First of all he is the quintessential anti-Sarkozy.
Mr Hollande corresponds to a public demand for someone who is as different as possible from the outgoing president. If Nicolas Sarkozy was to his enemies "l'agite" (the agitated one), Francois Hollande is "le placide".
At a deeper level, though, Mr Hollande also responds to the times. As Gerard Courtois - a pro-Hollande journalist - wrote in Le Monde, the president-to-be is a kind of "anti-hero".
Previous French presidents have been either old warriors like Francois Mitterrand and Jacques Chirac or impetuous newcomers like Nicolas Sarkozy and Valery Giscard d'Estaing.
But by being so unremarkable - so "normal" - Mr Hollande fulfils a new prevailing mood. In Gerard Courtois's words, this consists of "a disenchantment towards politics… and a fatalistic acceptance of the limitations of political action in the face of the economic crisis".
France's problems The big question now is whether the qualities that appear to have brought Mr Hollande into the Elysee will serve him as well once he is there.
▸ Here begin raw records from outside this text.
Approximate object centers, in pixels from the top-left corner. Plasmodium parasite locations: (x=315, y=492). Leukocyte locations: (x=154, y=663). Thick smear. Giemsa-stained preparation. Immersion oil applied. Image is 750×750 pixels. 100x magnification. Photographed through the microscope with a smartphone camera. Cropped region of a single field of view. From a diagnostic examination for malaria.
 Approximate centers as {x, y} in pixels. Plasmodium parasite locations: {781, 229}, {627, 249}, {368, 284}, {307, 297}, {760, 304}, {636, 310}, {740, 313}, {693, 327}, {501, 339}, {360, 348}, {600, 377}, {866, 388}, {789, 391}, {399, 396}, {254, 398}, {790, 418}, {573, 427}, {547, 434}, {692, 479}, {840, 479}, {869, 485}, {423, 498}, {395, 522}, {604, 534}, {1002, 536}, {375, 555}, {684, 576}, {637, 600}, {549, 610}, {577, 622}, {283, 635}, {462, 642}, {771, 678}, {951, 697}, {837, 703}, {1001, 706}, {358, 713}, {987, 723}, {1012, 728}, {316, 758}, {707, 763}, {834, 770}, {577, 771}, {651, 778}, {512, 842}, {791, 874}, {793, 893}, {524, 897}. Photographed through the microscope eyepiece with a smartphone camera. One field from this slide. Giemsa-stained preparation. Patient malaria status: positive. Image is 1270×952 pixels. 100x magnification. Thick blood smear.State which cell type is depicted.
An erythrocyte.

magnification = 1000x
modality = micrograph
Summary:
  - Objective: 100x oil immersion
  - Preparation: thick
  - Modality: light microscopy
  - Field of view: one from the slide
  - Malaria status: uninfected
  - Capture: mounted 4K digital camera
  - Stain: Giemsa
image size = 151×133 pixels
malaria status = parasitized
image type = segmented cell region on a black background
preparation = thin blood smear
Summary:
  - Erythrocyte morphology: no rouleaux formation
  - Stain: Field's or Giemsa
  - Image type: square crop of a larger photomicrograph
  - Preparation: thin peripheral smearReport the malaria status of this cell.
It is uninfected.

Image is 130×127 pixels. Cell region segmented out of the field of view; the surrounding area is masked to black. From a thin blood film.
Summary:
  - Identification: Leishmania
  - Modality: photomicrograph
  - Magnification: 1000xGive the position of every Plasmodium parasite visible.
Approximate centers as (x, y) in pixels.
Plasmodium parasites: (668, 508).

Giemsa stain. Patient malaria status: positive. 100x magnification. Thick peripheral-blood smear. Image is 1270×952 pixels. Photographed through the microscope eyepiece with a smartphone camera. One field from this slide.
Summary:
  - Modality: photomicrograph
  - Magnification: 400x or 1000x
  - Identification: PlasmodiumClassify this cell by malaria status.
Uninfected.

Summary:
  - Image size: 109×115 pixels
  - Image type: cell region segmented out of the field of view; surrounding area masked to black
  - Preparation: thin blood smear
Because the problems that lie ahead are truly enormous.
He will govern a country at a turning-point in its history. As the historian and economist Nicolas Baverez says: "By 2025, we will know if France still ranks as a leading nation in the world."
Decisions will have to be taken about what parts of the prized social model need to be preserved; and what parts are simply unaffordable.
Today France has unemployment of more than 10%. Public spending is 56% of GDP. Public debt will hit 90% of GDP this year.
In 2012 the country needs to raise 180bn euros on the bond markets. Next year it needs 200bn.
As Mr Baverez says: "There is no way that France will be able to keep borrowing the same volumes at the same rates over the coming years.
"That is why there is no alternative to austerity - which will be either decided voluntarily by our national authorities, or imposed by the markets and Europe."
But if tough reforms are inevitable, the fact remains that Francois Hollande has not mentioned this once in his campaigning. Certainly he has spoken of controlling the budget deficit - bringing it to zero by 2017 is the manifesto pledge.
But the argument that this might require painful choices affecting his core constituency among the urban poor and public sector workers has been assiduously avoided.
For Sophie Pedder, Paris correspondent of The Economist magazine: "What is worrying is not so much that he won't have the room for manoeuvre to carry out his promises like the 60,000 new teachers.
"It is that he has not in any way prepared the voters for the inevitable disappointment. That is politically a high-risk strategy."
One other thing. He may have won the election, but Francois Hollande does not come in riding a wave of popular support.
Considering the fate reserved for other European leaders through the last years of crisis, Nicolas Sarkozy did remarkably well: only a few hundred thousand votes separated him from Francois Hollande in round one.
Added to which is the awkward fact that the fastest growing party in France is the National Front. The country, in other words, is not moving leftwards. If anything, it's moving to the right.
In one of his famous maxims, the great 17th Century French aphorist Francois de la Rochefoucauld said this: "Il faut de plus grandes vertus pour soutenir la bonne fortune que la mauvaise." Translated this means: "We need greater virtues to sustain good than evil fortune."
Francois Hollande's good fortune has served him well. Now is the time for those virtues.